The work was organized in five thematically defined main work packages, three of which were dedicated to making content available, while one focused on the technical infrastructure.

WP1 Coordination and Technical management

This work package consisted of overall co-ordination and management of the project, and it also addressed subjects such as copyright issues and financing of the deployment phase following the construction.

WP2 Basic written language resources

This work package collected and annotated existing written language resources, contemporary and old, general language and specialised sublanguages, literary and professional, as well as parallel corpora with Danish as one of the languages. WP2 had six sub-work packages, and seven of the ten consortium members collaborated in these in different combinations.

WP3 Spoken language resources and tools

This work package collected and annotated three different spoken language corpora and it developed associated tools. WP3 had three sub-work packages, which involved four of the ten consortium members.

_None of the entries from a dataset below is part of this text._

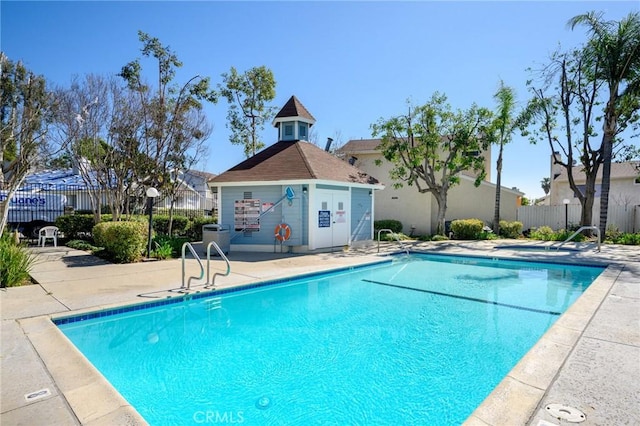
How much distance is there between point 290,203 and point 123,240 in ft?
18.5

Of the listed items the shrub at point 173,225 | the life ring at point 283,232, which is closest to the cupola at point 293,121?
the life ring at point 283,232

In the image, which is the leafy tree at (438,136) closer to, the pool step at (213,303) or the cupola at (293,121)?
the cupola at (293,121)

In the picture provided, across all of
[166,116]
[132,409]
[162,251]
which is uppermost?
[166,116]

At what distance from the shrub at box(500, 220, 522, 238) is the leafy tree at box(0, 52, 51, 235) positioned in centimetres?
2034

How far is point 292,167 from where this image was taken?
13.9 metres

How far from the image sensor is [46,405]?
2953 mm

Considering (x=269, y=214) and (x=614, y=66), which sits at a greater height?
(x=614, y=66)

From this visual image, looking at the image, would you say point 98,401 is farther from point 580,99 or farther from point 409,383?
point 580,99

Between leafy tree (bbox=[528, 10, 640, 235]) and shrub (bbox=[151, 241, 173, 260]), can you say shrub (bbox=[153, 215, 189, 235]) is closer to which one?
shrub (bbox=[151, 241, 173, 260])

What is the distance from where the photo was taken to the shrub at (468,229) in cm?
1811

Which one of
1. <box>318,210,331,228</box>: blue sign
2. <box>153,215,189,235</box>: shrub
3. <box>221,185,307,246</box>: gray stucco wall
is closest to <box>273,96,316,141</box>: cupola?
<box>221,185,307,246</box>: gray stucco wall

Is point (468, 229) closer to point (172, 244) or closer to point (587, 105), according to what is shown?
point (587, 105)

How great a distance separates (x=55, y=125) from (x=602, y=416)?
642 inches

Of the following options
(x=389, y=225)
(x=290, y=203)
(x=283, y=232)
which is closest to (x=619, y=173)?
(x=389, y=225)
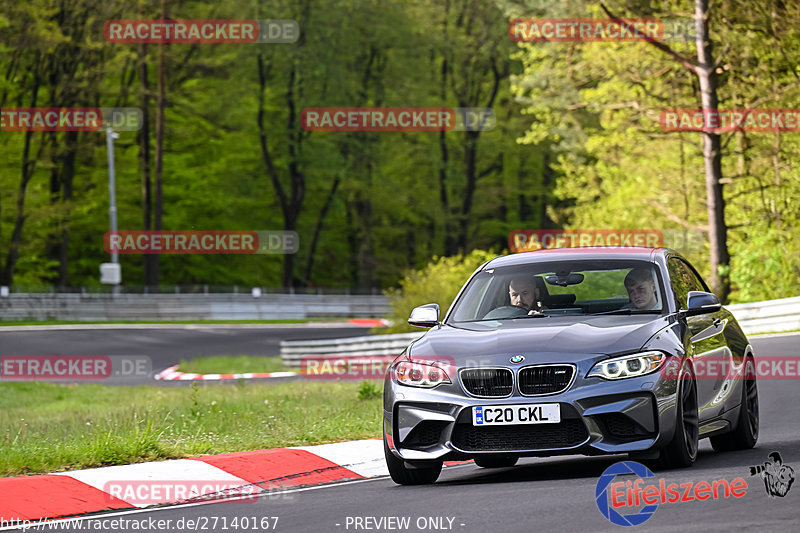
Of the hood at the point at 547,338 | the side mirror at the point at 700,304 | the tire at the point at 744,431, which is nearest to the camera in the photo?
the hood at the point at 547,338

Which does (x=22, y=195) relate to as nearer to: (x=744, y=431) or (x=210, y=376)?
(x=210, y=376)

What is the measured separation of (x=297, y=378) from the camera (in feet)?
87.9

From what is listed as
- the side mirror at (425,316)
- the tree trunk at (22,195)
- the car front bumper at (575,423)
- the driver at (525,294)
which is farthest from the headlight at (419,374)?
the tree trunk at (22,195)

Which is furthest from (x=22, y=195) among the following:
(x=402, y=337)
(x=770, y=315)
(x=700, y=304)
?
(x=700, y=304)

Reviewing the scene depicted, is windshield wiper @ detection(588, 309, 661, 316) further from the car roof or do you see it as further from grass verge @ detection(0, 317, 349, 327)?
grass verge @ detection(0, 317, 349, 327)

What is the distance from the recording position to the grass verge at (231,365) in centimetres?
2982

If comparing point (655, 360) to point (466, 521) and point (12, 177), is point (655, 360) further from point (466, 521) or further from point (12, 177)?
point (12, 177)

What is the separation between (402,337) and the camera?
1075 inches

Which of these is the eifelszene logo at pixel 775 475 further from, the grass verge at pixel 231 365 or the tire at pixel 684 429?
the grass verge at pixel 231 365

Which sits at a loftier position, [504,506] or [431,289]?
[504,506]

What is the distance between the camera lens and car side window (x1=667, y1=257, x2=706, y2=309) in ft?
31.8

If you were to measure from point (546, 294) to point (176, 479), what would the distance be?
3.05 metres

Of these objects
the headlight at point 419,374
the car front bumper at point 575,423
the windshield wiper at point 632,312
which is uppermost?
the windshield wiper at point 632,312

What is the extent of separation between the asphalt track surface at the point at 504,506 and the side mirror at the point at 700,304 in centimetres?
107
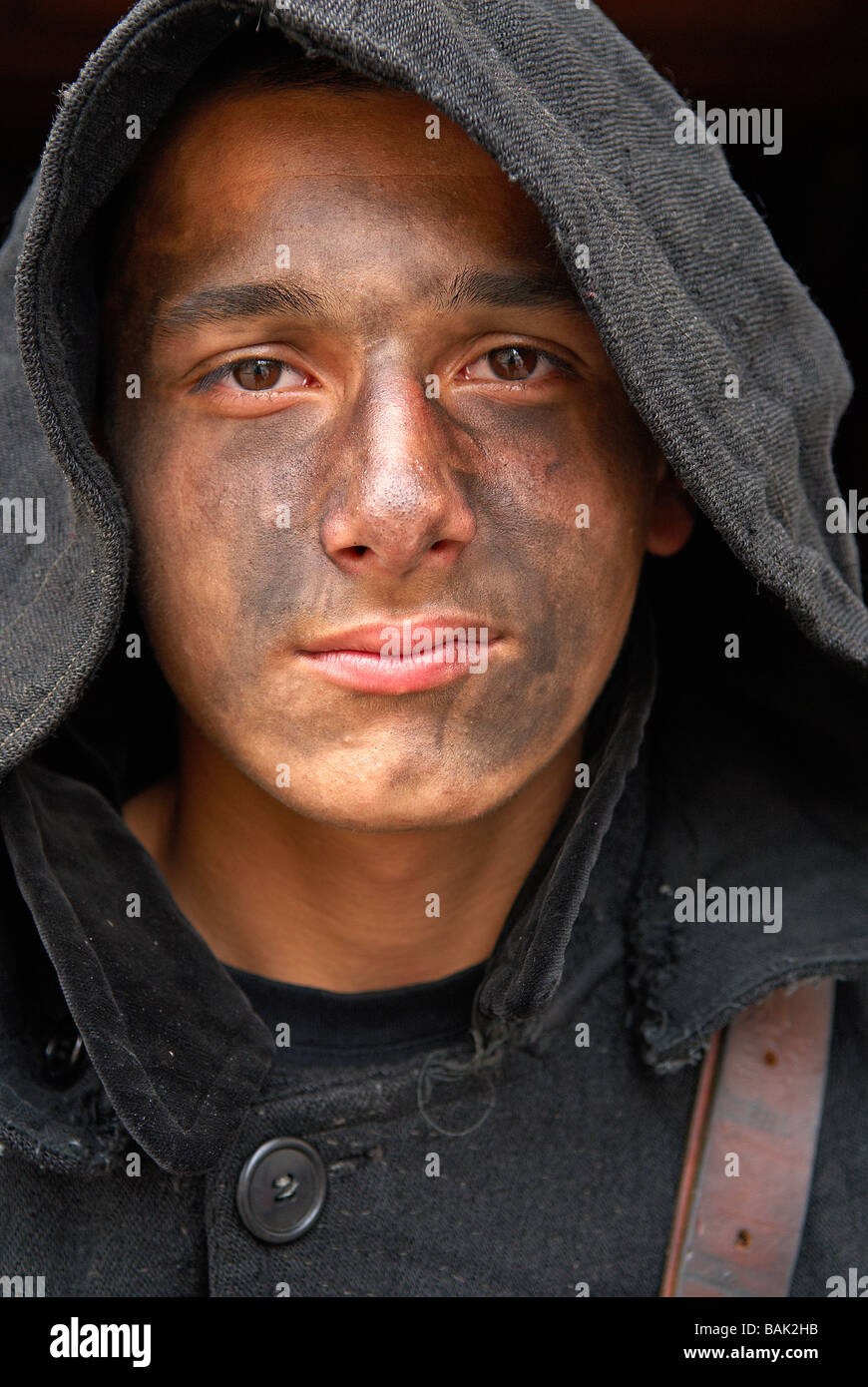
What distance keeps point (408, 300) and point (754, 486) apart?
0.39 metres

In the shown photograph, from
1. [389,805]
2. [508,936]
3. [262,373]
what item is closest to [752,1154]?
[508,936]

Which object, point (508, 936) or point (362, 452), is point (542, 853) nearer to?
point (508, 936)

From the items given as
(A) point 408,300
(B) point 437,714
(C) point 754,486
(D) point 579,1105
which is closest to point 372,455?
(A) point 408,300

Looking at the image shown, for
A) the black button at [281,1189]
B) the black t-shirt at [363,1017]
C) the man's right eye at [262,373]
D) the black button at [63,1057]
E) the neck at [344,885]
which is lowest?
the black button at [281,1189]

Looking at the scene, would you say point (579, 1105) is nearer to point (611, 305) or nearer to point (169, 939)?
point (169, 939)

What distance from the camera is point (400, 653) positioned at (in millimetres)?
1280

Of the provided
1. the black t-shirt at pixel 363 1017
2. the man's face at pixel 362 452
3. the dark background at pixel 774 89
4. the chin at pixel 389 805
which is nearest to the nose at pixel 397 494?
the man's face at pixel 362 452

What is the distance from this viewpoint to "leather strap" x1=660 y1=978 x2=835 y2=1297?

WP4 Technological resources

This work package developed new and modified existing technological resources, which were defined as data resources that were constructed. The work comprised traditional and electronic dictionaries, as well as dictionaries and semantic word nets meant for computer systems. It also comprised the linking between different dictionaries as well as between dictionaries and corpora. WP4 has two sub-work packages in which three of the ten consortium members collaborated.

WP5 Technical infrastructure

The task of this WP was to provide the technical framework for the infrastructure, including a single web user interface to serve as the Danish CLARIN platform. This platform gave access to all the tools and text resources of the infrastructure, as well as a personal workspace, communication facilities, user authentication and rights management, and search and retrieval facilities. WP5 had two sub-work packages to which all of the ten consortium members contributed. The three main technological centres who were responsible for interoperability and functionality of the technical platform were The Royal Library (KB), Society for Danish Language and Literature (DSL), and Centre for Language Technology (CST).